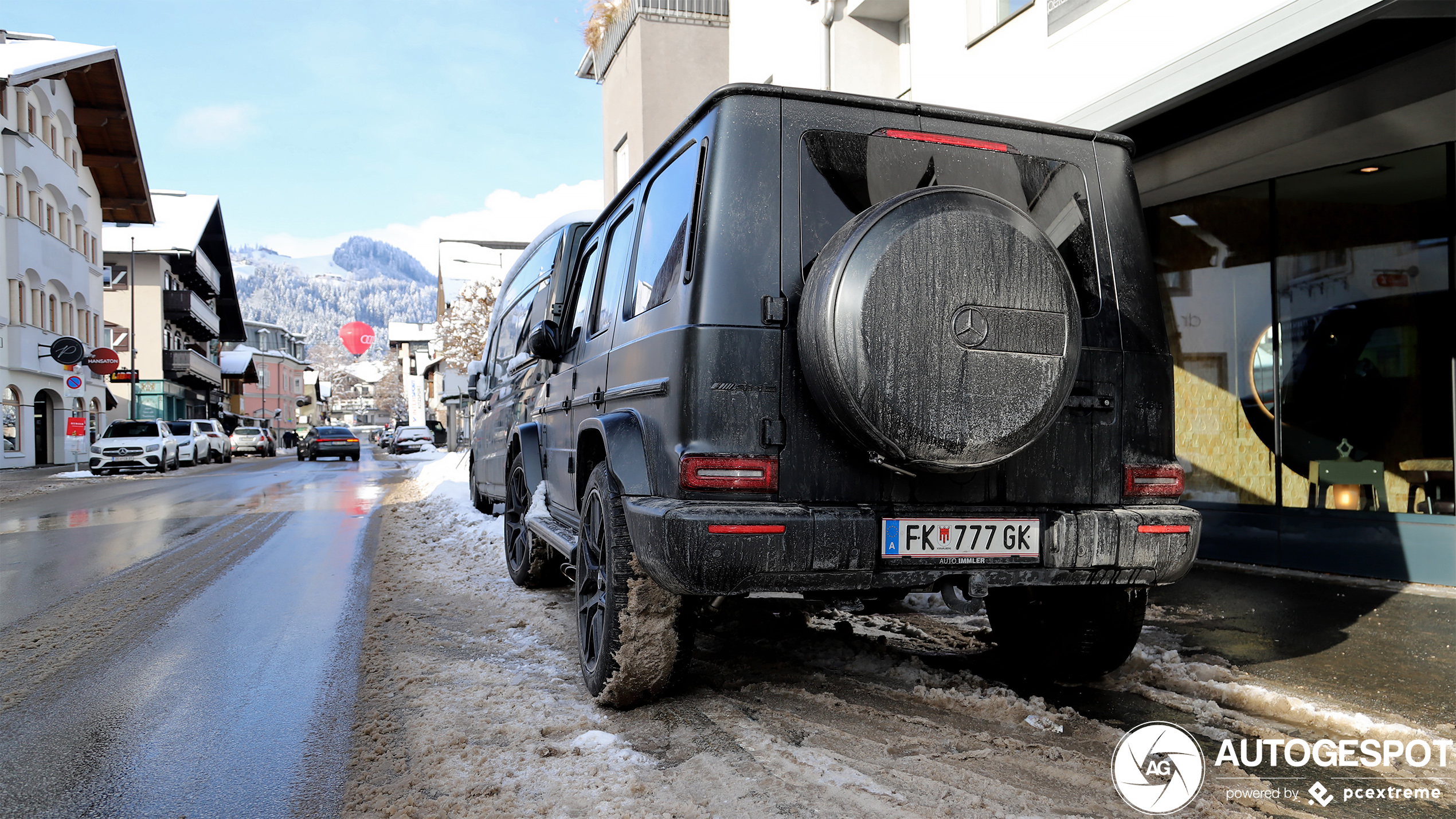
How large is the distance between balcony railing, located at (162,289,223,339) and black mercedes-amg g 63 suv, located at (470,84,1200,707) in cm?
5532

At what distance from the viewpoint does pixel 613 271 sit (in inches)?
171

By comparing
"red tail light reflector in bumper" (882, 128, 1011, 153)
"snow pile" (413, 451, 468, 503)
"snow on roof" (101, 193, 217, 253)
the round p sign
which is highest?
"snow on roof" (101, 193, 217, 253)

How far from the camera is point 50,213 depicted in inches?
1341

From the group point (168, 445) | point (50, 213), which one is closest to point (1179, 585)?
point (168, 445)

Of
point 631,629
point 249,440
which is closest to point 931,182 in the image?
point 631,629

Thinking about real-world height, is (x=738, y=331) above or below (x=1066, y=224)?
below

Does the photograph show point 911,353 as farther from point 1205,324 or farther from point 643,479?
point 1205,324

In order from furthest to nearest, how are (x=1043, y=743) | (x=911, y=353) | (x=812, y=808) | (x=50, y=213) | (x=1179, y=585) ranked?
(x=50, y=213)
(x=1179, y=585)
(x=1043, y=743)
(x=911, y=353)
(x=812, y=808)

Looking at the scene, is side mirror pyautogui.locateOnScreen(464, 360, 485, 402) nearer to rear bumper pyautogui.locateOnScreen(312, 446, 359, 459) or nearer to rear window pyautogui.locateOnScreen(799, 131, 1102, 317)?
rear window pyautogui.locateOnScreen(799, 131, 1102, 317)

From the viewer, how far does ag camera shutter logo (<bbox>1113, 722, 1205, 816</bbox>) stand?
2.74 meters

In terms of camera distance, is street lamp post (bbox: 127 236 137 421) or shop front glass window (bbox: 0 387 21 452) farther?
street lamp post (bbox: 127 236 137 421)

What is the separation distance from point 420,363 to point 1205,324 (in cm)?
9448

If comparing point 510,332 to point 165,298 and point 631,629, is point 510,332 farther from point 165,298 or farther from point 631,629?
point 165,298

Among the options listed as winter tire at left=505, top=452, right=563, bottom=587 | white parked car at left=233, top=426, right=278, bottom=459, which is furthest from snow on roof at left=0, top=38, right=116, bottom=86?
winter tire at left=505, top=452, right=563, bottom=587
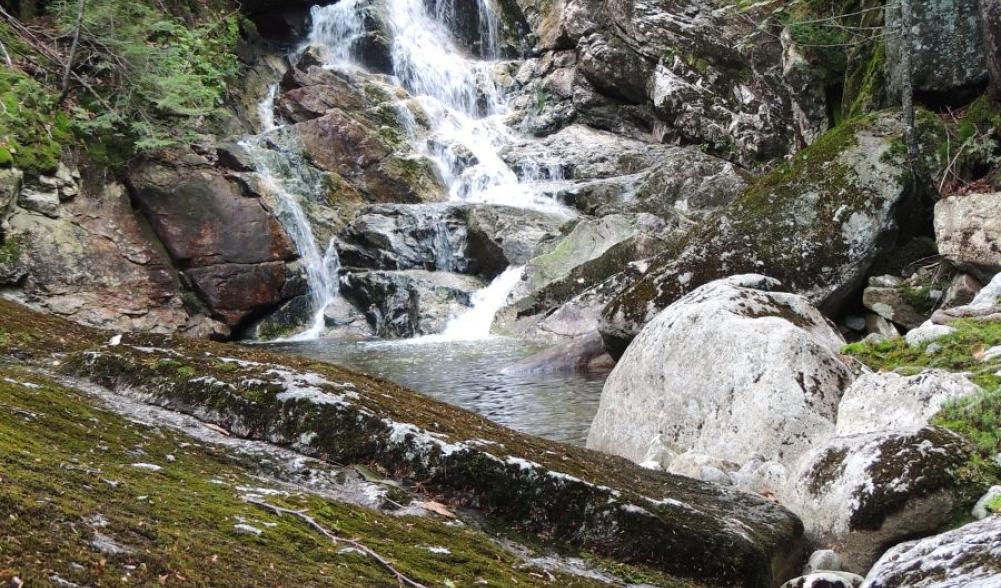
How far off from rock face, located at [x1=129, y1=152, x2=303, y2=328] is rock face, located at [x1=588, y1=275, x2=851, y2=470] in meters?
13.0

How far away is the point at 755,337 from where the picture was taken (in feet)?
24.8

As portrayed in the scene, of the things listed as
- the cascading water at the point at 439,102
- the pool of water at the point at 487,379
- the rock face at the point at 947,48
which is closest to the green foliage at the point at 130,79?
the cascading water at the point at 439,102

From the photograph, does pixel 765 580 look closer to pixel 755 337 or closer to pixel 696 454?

#### What the exercise asks
Gather every line of the entries above that contains the string "bottom", treating uppercase and lowercase letters as distinct.

#### Solved problem
Among the options listed as winter tire at left=505, top=452, right=563, bottom=587 | white parked car at left=233, top=426, right=278, bottom=459, which is furthest from snow on roof at left=0, top=38, right=116, bottom=86?
winter tire at left=505, top=452, right=563, bottom=587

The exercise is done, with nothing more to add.